Francisco, Rudy. Helium, Button Poetry, 2017. ISBN-978-1-943735-19-8. Paperback. 95 pp. US$16.00

 

Multiple poetry slam award winner, Rudy Francisco, born in 1982, earned his Bachelor of Psychology and his Master of Organizational Studies. He was three years into a PH.D. program before quitting to work full-time on his love— writing poetry. Performing and lecturing at public venues within and outside the US – colleges, universities, schools, and community centers, to name a few – Francisco’s work garnered the attention of Jimmy Fallon, who asked him to appear on the Tonight Show in March of 2018 to perform his poem “Complainers.” 

The most recent of his five published books of poetry is Helium (2017).
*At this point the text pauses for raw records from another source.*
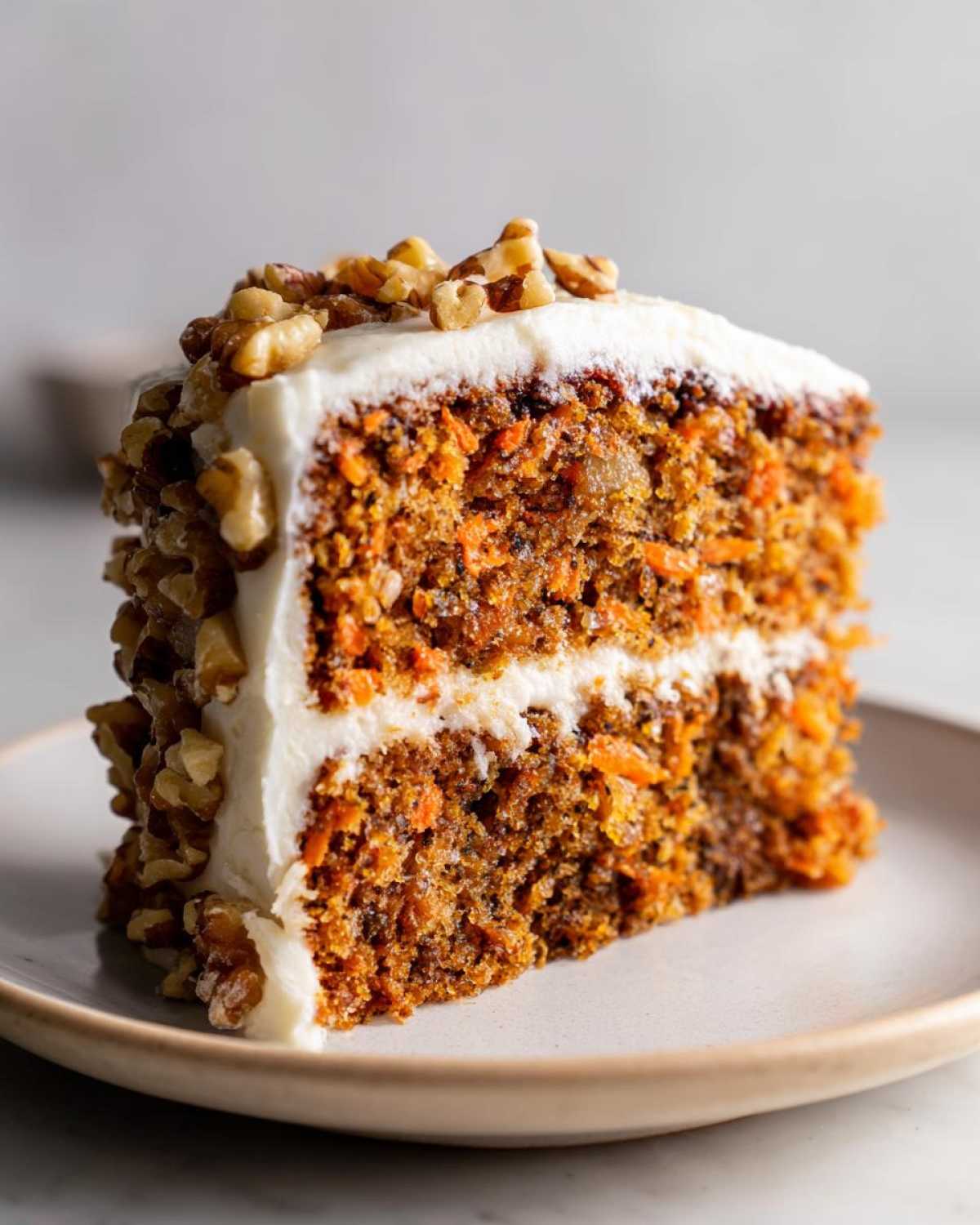 Zbliżenie na kawałek wilgotnego ciasto marchewkowe z orzechami i grubą warstwą białego kremu.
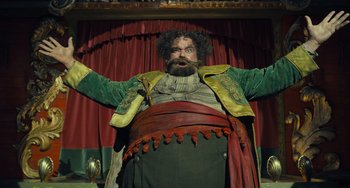 Movie still from “Pinocchio” (2022), directed by Robert Zemeckis – A man with a beard and mustache wearing a green jacket; Medium shot, Low angle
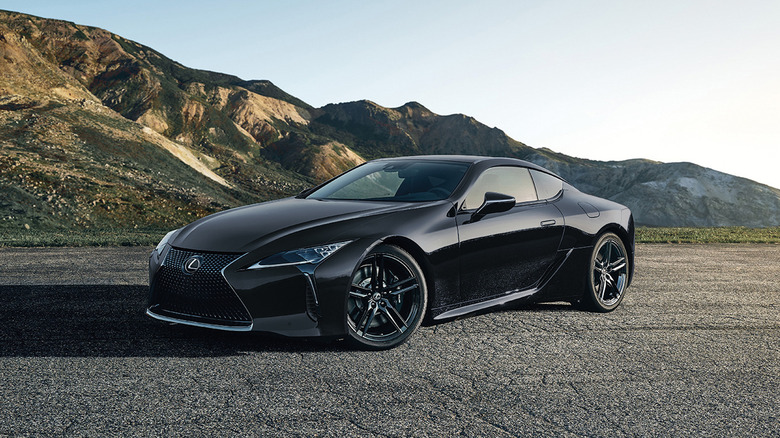 front three quarters shot of a black Lexus LC 500 parked on asphalt in front of mountains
Through themes of awkward youth, unrequited love, painful breakups, and what it means to be an African-American today, Helium reminds the reader that in spite of the pain of heartbreak, the heart beats unabated. Francisco captures the spirit of the ageless, raceless, and genderless human soul.
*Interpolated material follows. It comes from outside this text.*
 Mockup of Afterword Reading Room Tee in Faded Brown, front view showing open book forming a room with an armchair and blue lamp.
His poem “Skin II” gives the reader a glimpse into his childhood as a black youth growing up in San Diego, California:

 

“When you are the only black man

in the whole neighborhood,

 

your skin is the one friend who

meets everyone before you do”

 

Francisco invites the reader to take an honest look at what it means to be black and living in America today; to understand what it means to be judged for the color of one’s skin rather than their heart and soul.
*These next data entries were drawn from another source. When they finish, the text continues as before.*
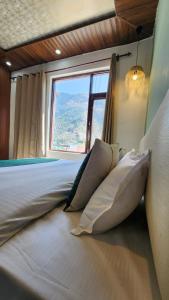 Ліжко або ліжка в номері Hotel Mahadev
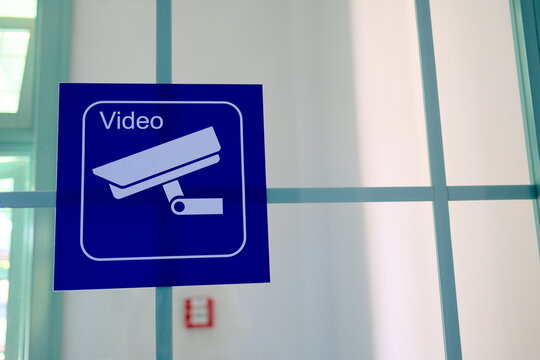 Close-up of a camera sign at a railway station representing a video recording in progress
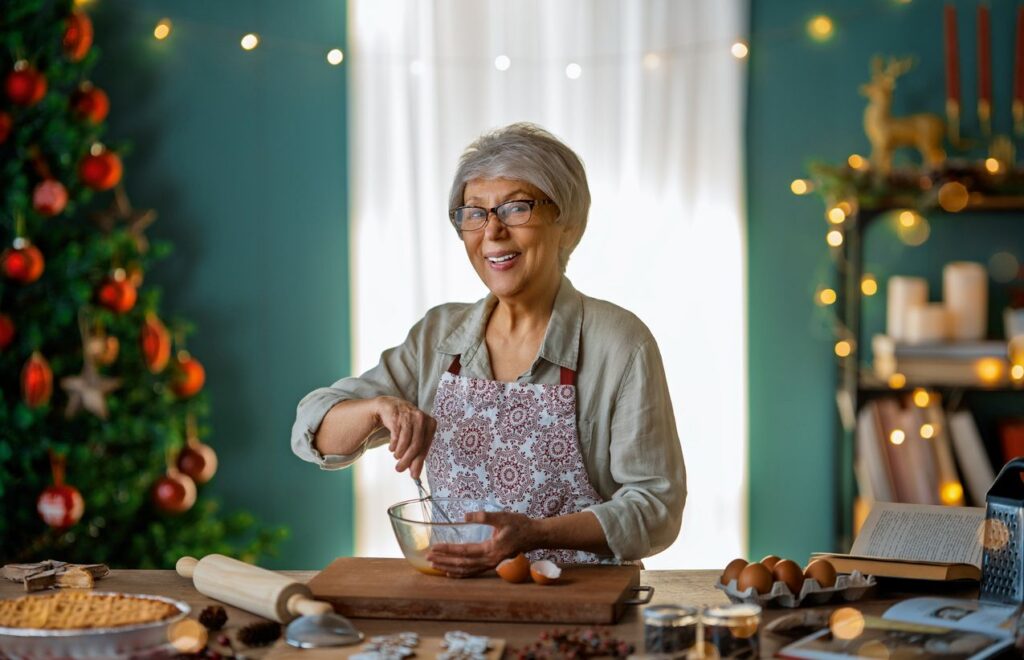 A smiling senior woman mixes cookie batter on the counter in front of her Christmas tree
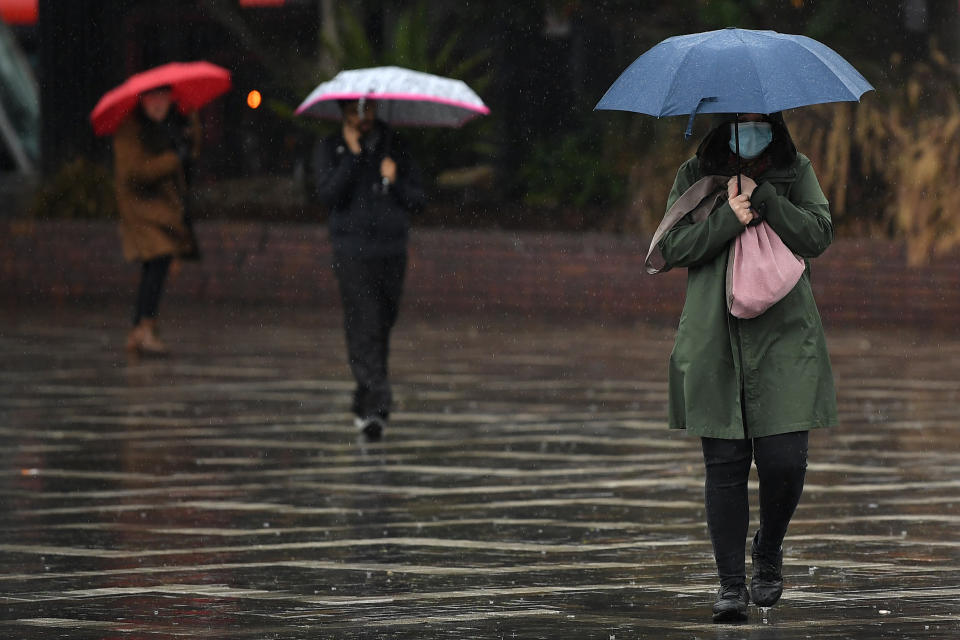 A woman wearing a face mask shelters from the rain during wet weather at Circular Quay in Sydney, Sunday, July 26, 2020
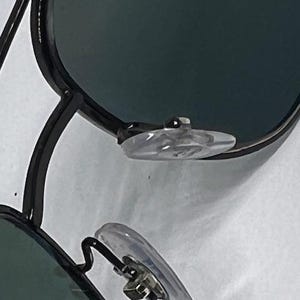 May include: A pair of black metal frame sunglasses featuring dark tinted lenses and clear silicone nose pads. The frame has a thin, angular design with a double bridge structure visible at the top. The nose pads are attached to thin metal arms.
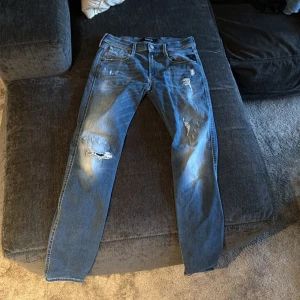 Replay jeans med slitningar, blå, W28 L32 - Snygga blå jeans från Replay med coola slitningar och distressed detaljer på benen. Klassisk femficksmodell med normal passform och raka ben. Jeansen har låg midja och är tillverkade i mjukt bomullsmaterial för skön känsla. Perfekt för dig som gillar en avslappnad streetstil.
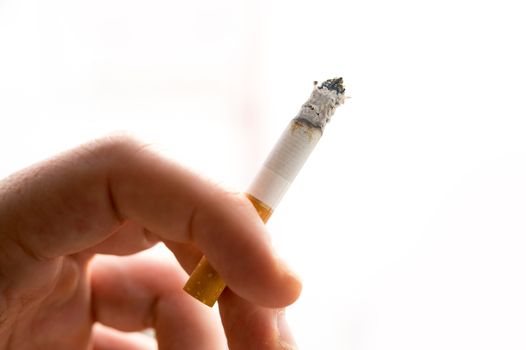 Male hand holding a cigarette on white background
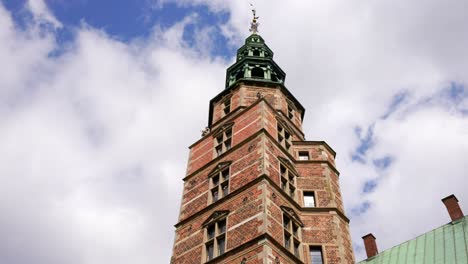 Several-birds-flying-around-Rosenborg-Castle-tower,-Copenhagen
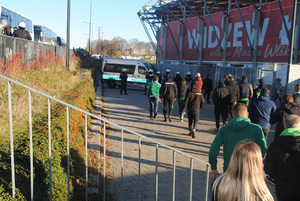 Zabezpieczenie meczu, kibice gości wchodzą na stadion, w tle umundurowani policjanci.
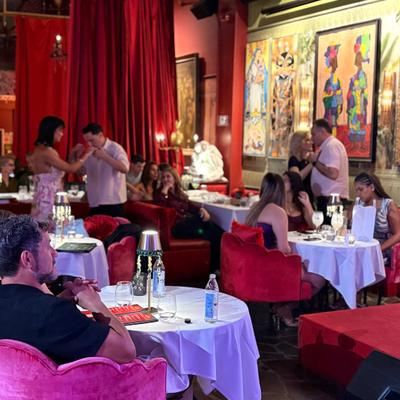 People seated having dinner while others dance in the back.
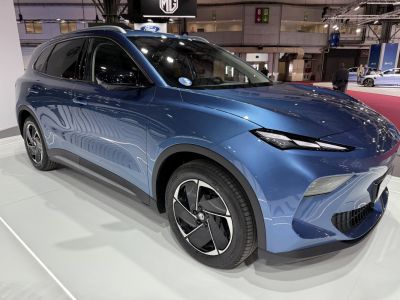 Front side profile with sleek headlights and modern alloy wheels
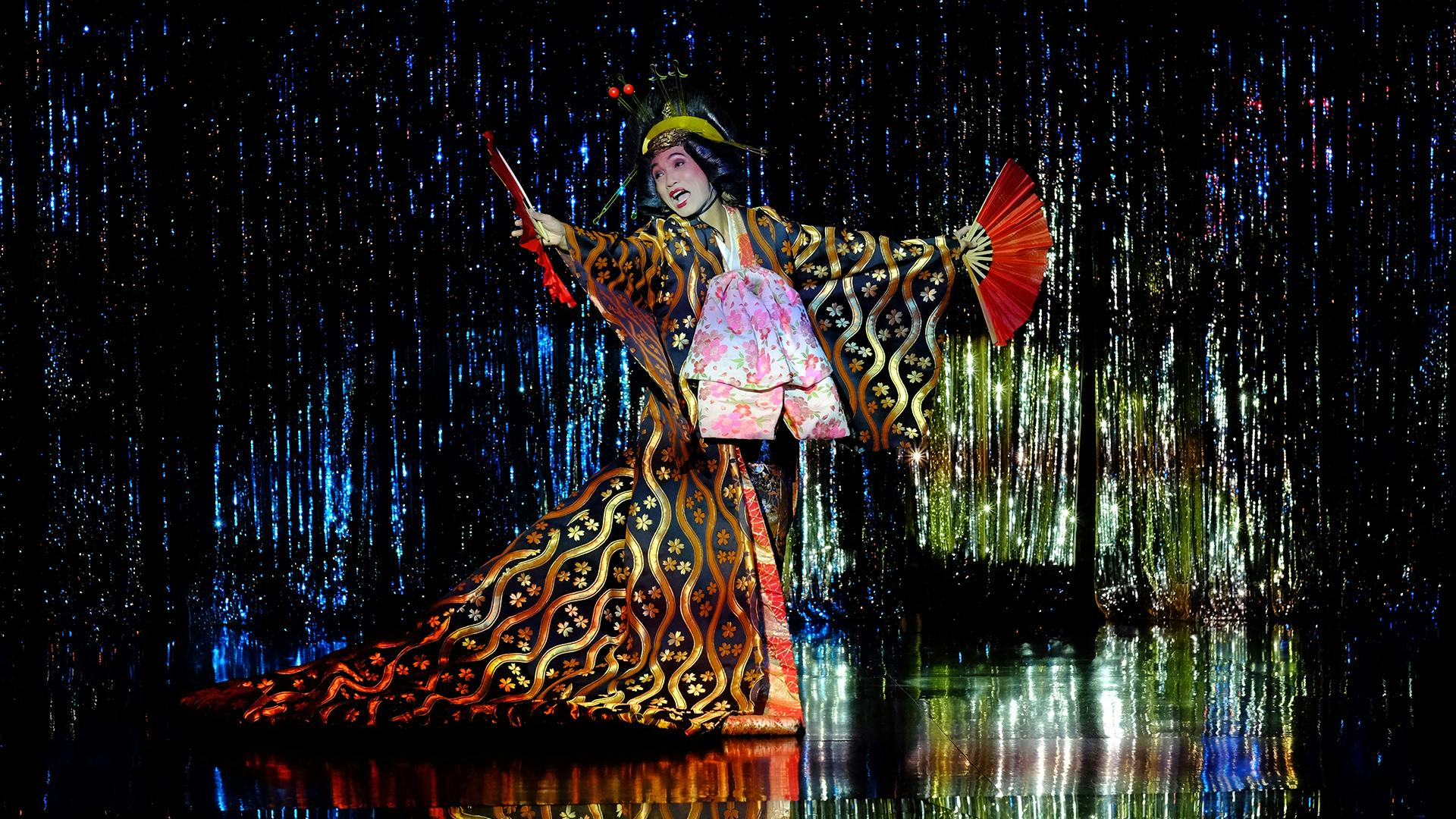 Účinkující v tradičním kostýmu a make-upu držící červené fanoušky na třpytivém modrém pódiu s nataženýma rukama.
While African-American life is an abundant theme in the book, there is something for everyone found within the pages of Helium, showing that regardless of the reader’s age or skin color, their humanity – their desires, their needs – are what connect all humans.

With only one quatrain, and a mere fifteen syllables, his poem “Why Did You Leave?” narrows down the large topic of everything that is amiss within a toxic relationship to a single, short, but powerful statement:

 

“Because

you wouldn’t let me

love both of us

at the same time”

 

This kind of emotive and effectual expression of feelings throughout this and his previous books is why videos of Francisco performing his poetry have gone viral on the internet, garnering thousands to millions of views each.

From Helium’s short poems, as small as a single quatrain, to longer narrative poems, Francisco’s spoken word poetry demonstrates his mastery of inflection, intonation, and word play. Whether the reader is a young African-American boy, a middle-aged white woman, or anywhere between or thereafter, Helium exposes the reader’s vulnerabilities to the possibility of healing.